L’impatto del focklore su una scrittura pianistica classica in composizioni come Gato, Bailecito e Diez Cantilenas Argentinas invita anche l’interprete a una profonda riflessione sulle radici di questo repertorio, la cui esecuzione sembra esigere una comprensione non circoscritta soltanto all’aspetto eminentemente artistico, ma che tenga conto anche del suo contesto culturale. Gato e Bailecito evocano due danze folkloriche argentine, il gato e il bailecito per l’appunto, e si fondano sulla stilizzazione dei loro elementi strutturali, armonici e ritmici, rielaborati in maniera nuova e personale all’interno del discorso compositivo. Ad esempio, nella loro forma tradizionale, entrambe le danze presentano una frequente biritmia, tratto che Guastavino mantiene tramite il ricorso costante alla sovrapposizione fra il 6/8 e il 3/4 all’interno della stessa battuta. Inoltre, il riferimento all’elemento popolare è ulteriormente riscontrabile nei frequenti contrasti, tipici delle danze, fra momenti lirici e fasi più scandite ritmicamente, o nelle puntuali imitazioni, al pianoforte, delle tecniche d’esecuzione chitarristica d’accompagnamento delle danze tradizionali.

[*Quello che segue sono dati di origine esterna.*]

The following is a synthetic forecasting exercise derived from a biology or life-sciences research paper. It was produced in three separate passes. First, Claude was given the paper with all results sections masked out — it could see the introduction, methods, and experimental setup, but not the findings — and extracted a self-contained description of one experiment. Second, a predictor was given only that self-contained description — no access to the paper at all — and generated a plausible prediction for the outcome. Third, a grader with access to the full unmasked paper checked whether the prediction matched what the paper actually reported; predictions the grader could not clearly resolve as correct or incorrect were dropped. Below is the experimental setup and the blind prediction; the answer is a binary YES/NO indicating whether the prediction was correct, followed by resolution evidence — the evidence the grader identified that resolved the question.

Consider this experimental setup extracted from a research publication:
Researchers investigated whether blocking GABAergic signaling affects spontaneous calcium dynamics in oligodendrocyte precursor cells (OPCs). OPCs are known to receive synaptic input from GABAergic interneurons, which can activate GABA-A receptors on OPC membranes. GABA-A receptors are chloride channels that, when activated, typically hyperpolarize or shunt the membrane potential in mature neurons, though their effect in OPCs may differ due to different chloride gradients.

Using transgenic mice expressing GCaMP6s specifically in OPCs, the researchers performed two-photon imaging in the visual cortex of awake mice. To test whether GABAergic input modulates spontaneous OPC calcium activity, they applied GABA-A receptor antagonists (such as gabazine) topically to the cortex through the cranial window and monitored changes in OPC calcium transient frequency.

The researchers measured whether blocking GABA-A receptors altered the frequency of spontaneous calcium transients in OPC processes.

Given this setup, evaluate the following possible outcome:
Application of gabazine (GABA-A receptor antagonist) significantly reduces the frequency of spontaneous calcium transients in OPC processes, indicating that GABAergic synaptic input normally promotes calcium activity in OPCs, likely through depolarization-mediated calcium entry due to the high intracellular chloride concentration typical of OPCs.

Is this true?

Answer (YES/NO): NO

Le Diez Cantilenas Argentinas sono considerate la vetta della produzione pianistica guastaviniana. Esse mostrano la maturità del compositore e la sua profonda dimestichezza con la stilizzazione dell’elemento musicale popolare. Anche in questo caso, le cantilenas sono caratterizzate da un’influenza attribuibile al folclore argentino, reperibile nella frequente sovrapposizione, già osservata per Gato e Bailecito, delle suddivisioni binaria e ternaria all’interno della stessa battuta, e nell’interpolazione di intervalli (come la quarta aumentata) derivati dalle scale modali folcloriche.

Tali tratti sono tuttavia sottilmente inseriti in uno stile postromantico denso di cromatismo e sostenuto da un sapiente contrappunto, fino a non essere più riconoscibili se non, forse, per un pubblico avvezzo alla tradizione musicale argentina e capace di coglierli anche in questa forma. I dieci brani che compongono il ciclo si distinguono per la loro varietà formale e la ricchezza melodica, ed evocano, sin dal titolo, fatti, luoghi o persone della memoria del compositore (come le cantilenas I e VIII, dedicate alla sua città natale: Santa Fe).

Sotto il profilo dell’interpretazione, l’identità fortemente autoctona di Gato, Bailecito e delle Diez Cantilenas Argentinas sembra assumere un ruolo rilevante. Il pianista dovrebbe allora essere capace di reperire i tratti e i codici che fanno allusione al folclore e alla cultura argentina perché l’esecuzione di tali brani sia pienamente accessibile? Un approccio veramente efficace sarebbe appannaggio di artisti immersi nella cultura argentina? Oppure il gesto personale del pianista può essere ugualmente valido ai fini di una valida interpretazione soggettiva, indipendentemente dalle frontiere e dalle culture?

Sono, questi, alcuni degli interrogativi potenzialmente utili per l’interprete (argentino e non) che voglia dedicarsi a questo repertorio. In ogni caso, crediamo che la cifra popolare presente in Bailecito, Gato e Diez Cantilenas Argentinas offra un pretesto importante perché il pianista vi si rivolga non soltanto come interprete, ma anche come “esploratore”, poiché uno studio puntuale e approfondito sulle origini e le ragioni culturali di questa musica può aiutare e arricchire il suo approccio artistico.